[[ INPUT DATA open ]]
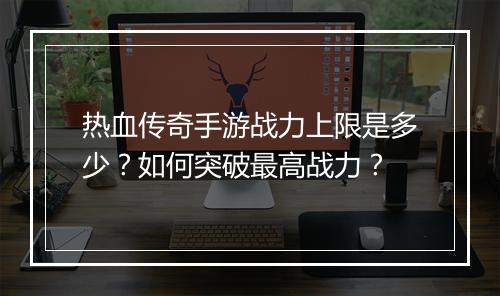 热血传奇手游战力上限是多少？如何突破最高战力？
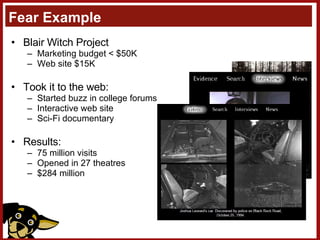 Fear Example Blair Witch Project Marketing budget < $50K Web site $15K Took it to the web: Started buzz in college forums Interactive web site Sci-Fi documentary Results: 75 million visits Opened in 27 theatres $284 million 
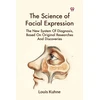 KNYGA Bookshop Science of Facial Expression the New System of Diagnosis, Based on Original Researches and Discoveries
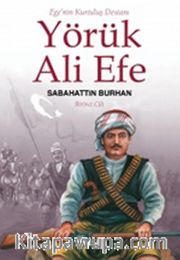Yörük Ali Efe (Birinci Cilt)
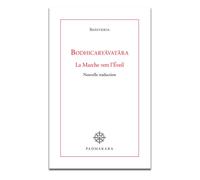 Bodhicaryavatara la marche vers l eveil nouvelle traduction Nouvelle traduction - Shantideva - Padmakara Eds - broché - Essai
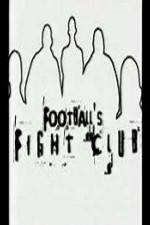 Watch Football's Fight Club Primewire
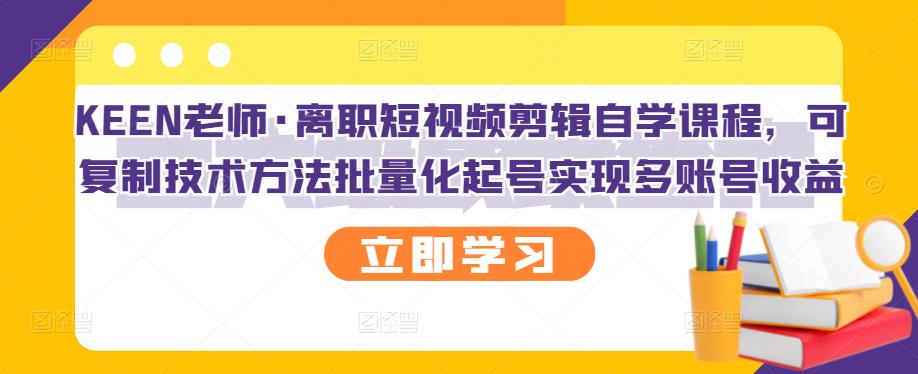 KEEN老师·离职短视频剪辑自学课程，可复制技术方法批量化起号实现多账号收益祝创空间-网创项目资源站-副业项目-创业项目-搞钱项目祝创空间
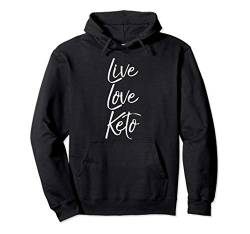 Cute Keto Quote for Women Funny Ketones Gift Live Love Keto Pullover Hoodie von Ketones Gifts & Keto Shirts Design Studio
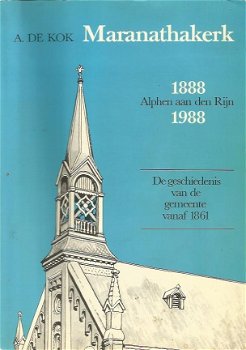 A. de Kok; Maranathakerk - 1888 - 1988 - Alphen aan den Rijn - 1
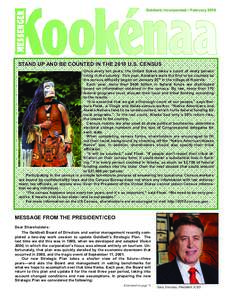 Goldbelt, Incorporated • February[removed]STAND UP AND BE COUNTED IN THE 2010 U.S. CENSUS Once every ten years, the United States takes a count of every person living in the country. This year, Alaskans were the first to
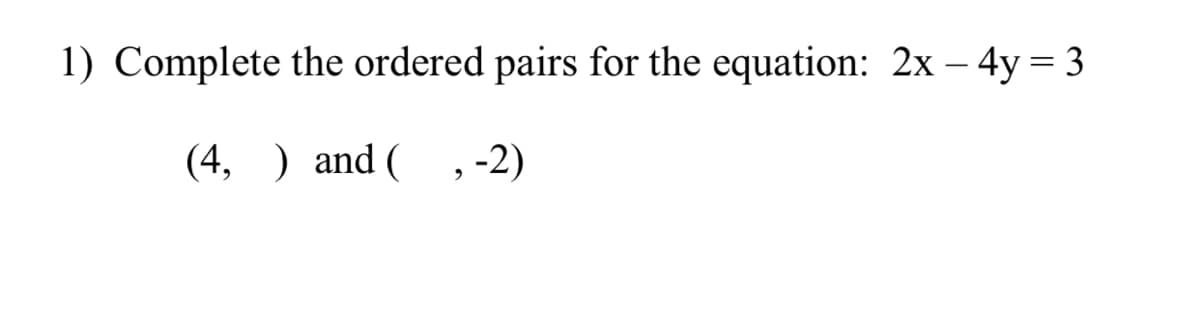1) Complete the ordered pairs for the equation: 2x – 4y = 3
(4, ) and ( , -2)
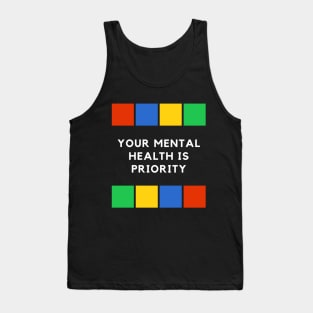 Your mental health is priority Tank Top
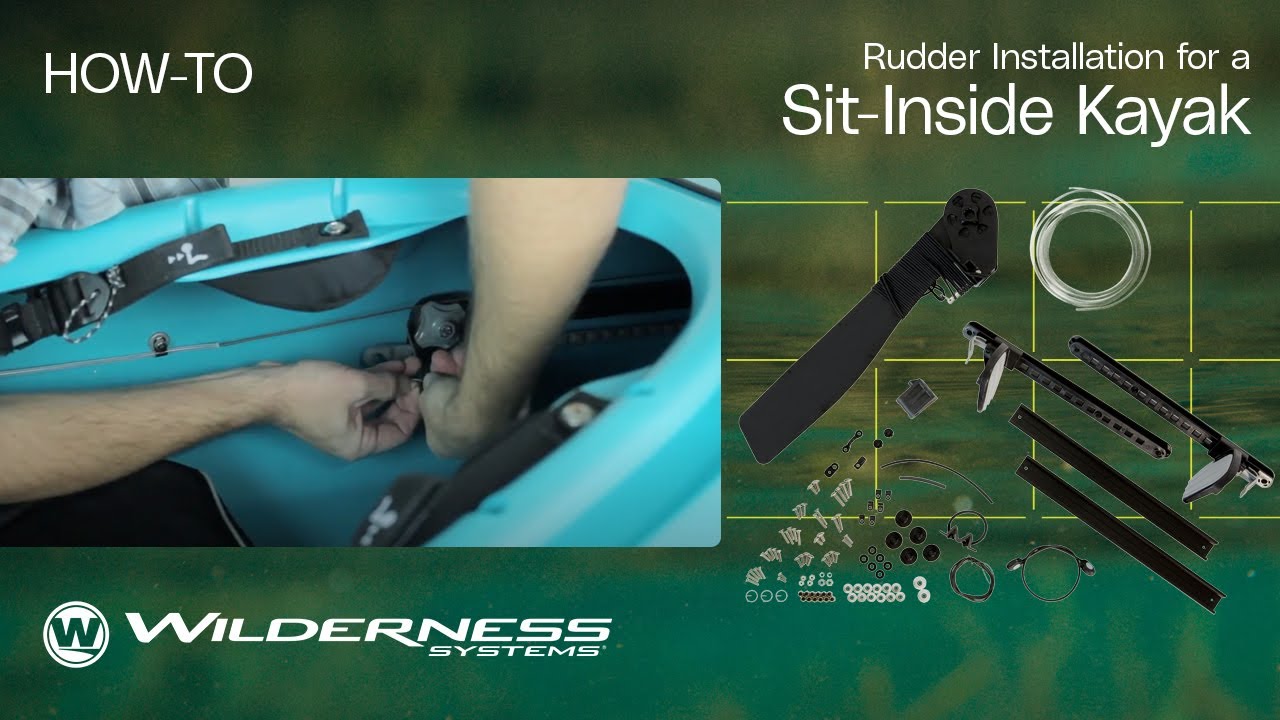 How To: Rudder Installation for a Sit-Inside Kayak | Wilderness Systems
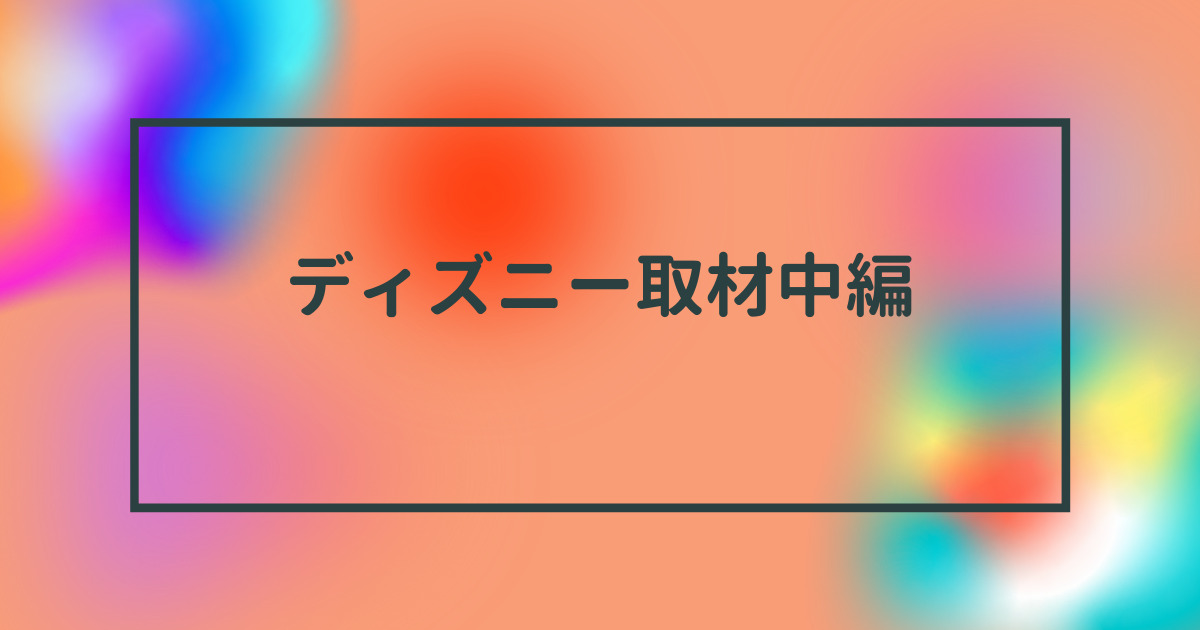 あなたが現在見ているのは ディズニー取材中編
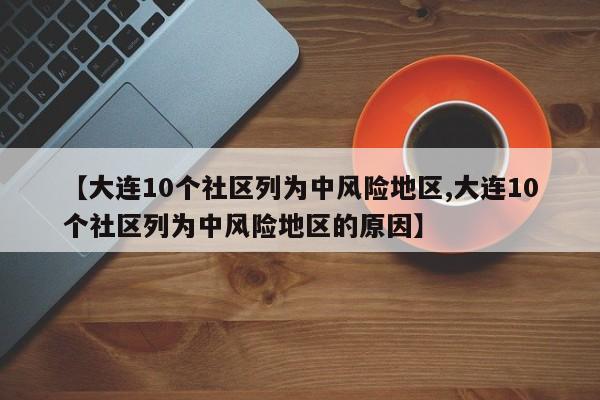 【大连10个社区列为中风险地区,大连10个社区列为中风险地区的原因】
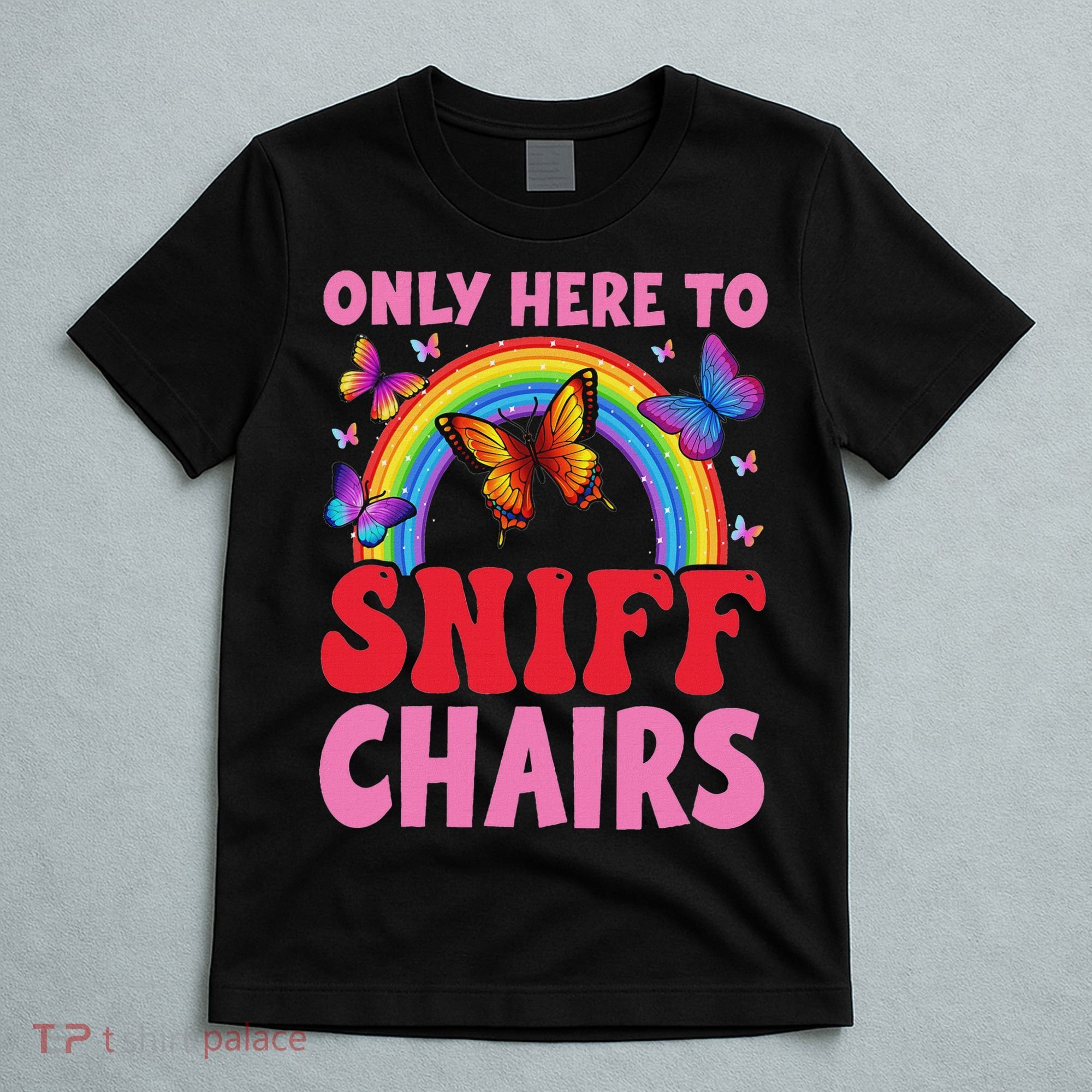 Funny Embarrassing Inappropriate Only Here To Sniff Chair T-Shirt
[[ INPUT DATA closed ]]
YOUR ASSIGNMENT: Starting with the line that has "KEEN老师·离职短视频剪辑" and ending with the line that has "A. de Kok; Maranathakerk", repeat the lines above exactly, omitting every picture.

TASK ANSWER:
 KEEN老师·离职短视频剪辑自学课程，可复制技术方法批量化起号实现多账号收益祝创空间-网创项目资源站-副业项目-创业项目-搞钱项目祝创空间
 Cute Keto Quote for Women Funny Ketones Gift Live Love Keto Pullover Hoodie von Ketones Gifts & Keto Shirts Design Studio
 A. de Kok; Maranathakerk - 1888 - 1988 - Alphen aan den Rijn - 1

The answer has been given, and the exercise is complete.